▸ Selected text:
# # # # #
The BSE Engine
==============

The following gives an outline of the conceptual approach to
simulate flow-system behavior and carries details of the
implementation along.

Introductionary remarks:
------------------------
The BSE Engine simulates signal flow systems by mapping them
onto a network of signal processing modules which are connected
via signal streams.
The signal streams are value quantized and time discrete, where
floats are used to store the quantized values and the samples are
taken at arbitrary but equidistant points in time. Also, the
sampling periods are assumed to be synchronous for all nodes.
In the public BSE C API, engine modules are exposed as BseModule
structures, for the internal engine implementation, each
BseModule is embedded in an EngineNode structure.
# # # # #
▸ Data section:

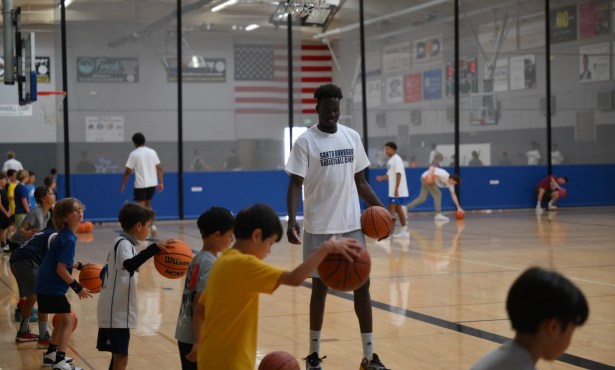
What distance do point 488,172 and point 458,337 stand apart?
# # # # #
▸ Problem statement: Retype the full BSE Engine overview word for word. Rely only on the BSE Engine overview, not on the material.

▸ Correct answer:
The BSE Engine
==============

The following gives an outline of the conceptual approach to
simulate flow-system behavior and carries details of the
implementation along.

Introductionary remarks:
------------------------
The BSE Engine simulates signal flow systems by mapping them
onto a network of signal processing modules which are connected
via signal streams.
The signal streams are value quantized and time discrete, where
floats are used to store the quantized values and the samples are
taken at arbitrary but equidistant points in time. Also, the
sampling periods are assumed to be synchronous for all nodes.
In the public BSE C API, engine modules are exposed as BseModule
structures, for the internal engine implementation, each
BseModule is embedded in an EngineNode structure.